Unlike in earlier chapters, in which Dallaire considers himself only in opposition to the political forces that frustrate his peacekeeping efforts, Dallaire considers his own complicity in the devastating events related in these chapters. Dallaire defends his actions as the best decisions he could make under the circumstances, but acknowledges the criticism he received.

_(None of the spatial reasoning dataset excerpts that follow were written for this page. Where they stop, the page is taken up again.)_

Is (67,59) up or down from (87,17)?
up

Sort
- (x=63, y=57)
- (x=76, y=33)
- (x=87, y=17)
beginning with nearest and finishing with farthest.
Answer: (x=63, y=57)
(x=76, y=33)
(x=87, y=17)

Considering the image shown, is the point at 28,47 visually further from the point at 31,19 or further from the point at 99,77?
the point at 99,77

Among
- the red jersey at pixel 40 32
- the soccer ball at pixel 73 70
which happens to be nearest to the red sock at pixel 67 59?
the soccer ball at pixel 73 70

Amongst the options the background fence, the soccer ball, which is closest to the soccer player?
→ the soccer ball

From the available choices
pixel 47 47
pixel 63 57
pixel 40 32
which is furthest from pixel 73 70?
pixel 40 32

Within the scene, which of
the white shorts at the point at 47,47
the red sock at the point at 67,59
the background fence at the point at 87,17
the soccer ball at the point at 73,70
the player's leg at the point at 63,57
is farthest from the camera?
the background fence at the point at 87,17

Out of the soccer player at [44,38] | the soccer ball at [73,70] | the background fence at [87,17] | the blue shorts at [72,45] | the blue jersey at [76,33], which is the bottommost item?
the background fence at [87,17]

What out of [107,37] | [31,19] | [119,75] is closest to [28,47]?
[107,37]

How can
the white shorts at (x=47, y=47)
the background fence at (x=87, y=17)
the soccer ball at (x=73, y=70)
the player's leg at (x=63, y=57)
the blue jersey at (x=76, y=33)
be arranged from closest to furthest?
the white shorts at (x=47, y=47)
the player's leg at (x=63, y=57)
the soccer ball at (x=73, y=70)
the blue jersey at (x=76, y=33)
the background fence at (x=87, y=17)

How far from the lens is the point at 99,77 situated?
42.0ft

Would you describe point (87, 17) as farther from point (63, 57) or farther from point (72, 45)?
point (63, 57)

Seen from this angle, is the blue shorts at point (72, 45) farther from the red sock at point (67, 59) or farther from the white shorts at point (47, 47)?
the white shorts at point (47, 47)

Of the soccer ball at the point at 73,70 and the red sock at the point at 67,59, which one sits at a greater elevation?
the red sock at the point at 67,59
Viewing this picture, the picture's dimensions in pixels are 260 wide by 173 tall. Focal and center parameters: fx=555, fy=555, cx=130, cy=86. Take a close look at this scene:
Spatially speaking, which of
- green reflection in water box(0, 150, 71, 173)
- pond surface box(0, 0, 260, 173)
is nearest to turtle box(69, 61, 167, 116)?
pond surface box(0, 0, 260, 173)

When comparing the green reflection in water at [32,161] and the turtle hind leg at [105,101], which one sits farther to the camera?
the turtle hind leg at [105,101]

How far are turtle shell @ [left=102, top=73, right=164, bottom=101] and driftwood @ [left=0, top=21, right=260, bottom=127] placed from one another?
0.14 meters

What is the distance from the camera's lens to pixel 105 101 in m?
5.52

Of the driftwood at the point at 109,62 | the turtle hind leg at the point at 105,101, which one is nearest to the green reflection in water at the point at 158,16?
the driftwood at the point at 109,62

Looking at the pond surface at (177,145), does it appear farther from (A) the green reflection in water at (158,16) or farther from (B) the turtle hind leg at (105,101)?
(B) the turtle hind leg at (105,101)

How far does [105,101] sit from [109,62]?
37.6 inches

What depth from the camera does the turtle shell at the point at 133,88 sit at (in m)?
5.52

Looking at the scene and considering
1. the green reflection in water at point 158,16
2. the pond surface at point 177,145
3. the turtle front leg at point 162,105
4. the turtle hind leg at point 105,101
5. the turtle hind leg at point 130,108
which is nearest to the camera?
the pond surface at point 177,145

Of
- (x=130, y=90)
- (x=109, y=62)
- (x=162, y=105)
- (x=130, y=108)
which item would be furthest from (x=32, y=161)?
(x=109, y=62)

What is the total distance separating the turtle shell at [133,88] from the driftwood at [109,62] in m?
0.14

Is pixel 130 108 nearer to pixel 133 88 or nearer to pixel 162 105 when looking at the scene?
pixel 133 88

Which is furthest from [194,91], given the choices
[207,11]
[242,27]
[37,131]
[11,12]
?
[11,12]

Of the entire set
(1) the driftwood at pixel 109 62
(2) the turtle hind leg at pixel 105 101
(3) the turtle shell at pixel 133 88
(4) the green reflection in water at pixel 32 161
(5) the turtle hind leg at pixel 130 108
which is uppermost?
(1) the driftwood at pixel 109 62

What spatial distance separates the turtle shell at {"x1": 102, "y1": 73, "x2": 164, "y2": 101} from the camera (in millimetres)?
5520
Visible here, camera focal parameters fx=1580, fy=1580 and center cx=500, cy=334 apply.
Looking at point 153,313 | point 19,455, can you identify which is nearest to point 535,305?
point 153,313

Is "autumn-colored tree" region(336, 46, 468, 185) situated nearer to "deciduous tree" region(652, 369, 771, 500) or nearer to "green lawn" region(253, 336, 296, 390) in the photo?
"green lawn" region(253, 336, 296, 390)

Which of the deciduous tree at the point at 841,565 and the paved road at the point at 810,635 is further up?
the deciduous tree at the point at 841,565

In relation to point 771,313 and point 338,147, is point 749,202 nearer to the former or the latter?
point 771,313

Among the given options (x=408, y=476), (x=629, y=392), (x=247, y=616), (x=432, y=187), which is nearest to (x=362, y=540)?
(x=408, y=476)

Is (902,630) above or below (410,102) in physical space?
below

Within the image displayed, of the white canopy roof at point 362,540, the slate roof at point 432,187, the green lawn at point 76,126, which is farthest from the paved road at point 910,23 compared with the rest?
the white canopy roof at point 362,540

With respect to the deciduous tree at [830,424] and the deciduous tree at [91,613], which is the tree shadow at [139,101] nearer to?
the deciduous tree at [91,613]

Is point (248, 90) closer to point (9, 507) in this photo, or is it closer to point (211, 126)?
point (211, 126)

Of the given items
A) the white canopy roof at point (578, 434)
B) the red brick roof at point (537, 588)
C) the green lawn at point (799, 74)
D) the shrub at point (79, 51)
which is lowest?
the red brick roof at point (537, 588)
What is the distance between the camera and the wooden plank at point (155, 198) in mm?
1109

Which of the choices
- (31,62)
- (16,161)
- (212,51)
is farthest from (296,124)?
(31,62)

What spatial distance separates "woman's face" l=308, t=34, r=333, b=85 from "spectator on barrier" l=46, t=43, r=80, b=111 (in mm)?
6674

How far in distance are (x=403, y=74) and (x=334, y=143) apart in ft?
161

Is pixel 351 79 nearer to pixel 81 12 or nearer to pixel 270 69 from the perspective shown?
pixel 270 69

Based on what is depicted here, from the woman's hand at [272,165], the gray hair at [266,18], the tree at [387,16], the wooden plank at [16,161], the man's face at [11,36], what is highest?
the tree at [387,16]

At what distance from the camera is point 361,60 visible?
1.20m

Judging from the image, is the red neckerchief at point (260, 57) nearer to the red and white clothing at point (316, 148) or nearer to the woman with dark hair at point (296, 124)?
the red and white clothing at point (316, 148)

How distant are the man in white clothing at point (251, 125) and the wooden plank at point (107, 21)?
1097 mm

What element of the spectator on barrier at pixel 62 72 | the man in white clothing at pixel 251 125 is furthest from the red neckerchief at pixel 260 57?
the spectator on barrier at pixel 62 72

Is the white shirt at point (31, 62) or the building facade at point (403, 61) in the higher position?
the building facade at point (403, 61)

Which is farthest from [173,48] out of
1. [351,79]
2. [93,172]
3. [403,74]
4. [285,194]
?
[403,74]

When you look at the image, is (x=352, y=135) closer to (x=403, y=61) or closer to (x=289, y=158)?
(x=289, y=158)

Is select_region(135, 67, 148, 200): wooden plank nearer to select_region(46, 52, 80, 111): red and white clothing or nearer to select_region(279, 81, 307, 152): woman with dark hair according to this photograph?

Also, throughout the Rwandan Genocide, Dallaire was concerned with the media and public relations. This meant not only the ongoing problem of the RTLM encouraging violence, but the issue of encouraging the rest of the world to intervene through the media. Dallaire recalls: “I felt helpless and frustrated by what I viewed at the time as my inability to make the horror sink into the minds and souls of the people in the DPKO, the security council, the secretary-general’s office, the world at large” (308). This is just one example of how Dallaire found himself taking various roles throughout UNAMIR that went beyond simply managing security and military matters. In addition, he found himself handling key political, diplomatic, and public relations aspects of UNAMIR as well.